- Page extract

╭──

Justin Coleman of Pilgrim’s Europe
Poultry giant Pilgrim’s Europe has posted surging profits approaching €113m. The firm, whose principal office is in the UK, includes the Moy Park chicken business – and it posted profits in sterling of £98.1m, up around 34pc on the previous year.
The company, which employs more than 9,300 people across its sites here, and across the rest of the UK and Europe, also saw turnover fall slightly to £1.96bn (€2.25bn).
The latest results for Moy Park (Europe) Limited during the period ending December 2024, come following a restructuring of the business, with an integration of Pilgrim’s UK and Pilgrim’s Food Masters.
“Moy Park made significant progress in 2024 by focusing on driving operational improvements and securing contracts with key customers,” the firm said.
“Moy Park’s trading models and customer negotiations, together with commodity deflation towards the end of 2024 offset higher labour costs.”
The firm says directors were “remunerated by parent entities”.
It said the highest paid director at the group received an “apportioned element of salary which equated to £935,000”.

╰──

- Data provided

╭──

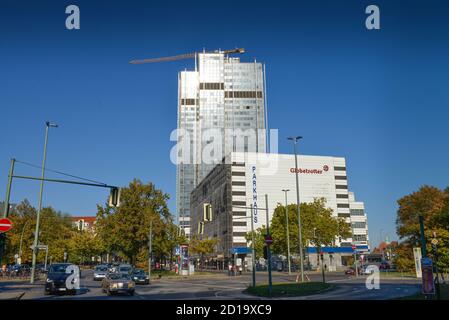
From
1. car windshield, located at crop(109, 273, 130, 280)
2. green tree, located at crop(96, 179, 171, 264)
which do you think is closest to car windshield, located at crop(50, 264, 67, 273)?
car windshield, located at crop(109, 273, 130, 280)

╰──

- Activity A
In the article on Pilgrim's Europe's results, how many people does the company employ?
- Activity B
Continue the article on Pilgrim's Europe's results from where it stops.

- Answer box A
More than 9,300 people.

- Answer box B
Pilgrim’s Europe is the new name for the firm’s operations here, replacing the old Moy Park branding, and it follows a restructuring of the business over the last couple of years.
The firm topped this year’s Ulster Business Top 100 Northern Ireland Companies, in association with KPMG.
Speaking at the time, Pilgrim’s Europe director Justin Coleman said: “There was mega-execution of the strategy.
“The market is the market for everybody, you’re up or you’re down, but you control what you can get hold of.
“Coming out of Covid was massively disrupting for everybody, coupled with all sorts of market dynamics around mega-inflation…
“We stuck to what we do as a business, grow the categories which we are really good at, look after key customers, and focus on controllables. It’s not more complicated than that.”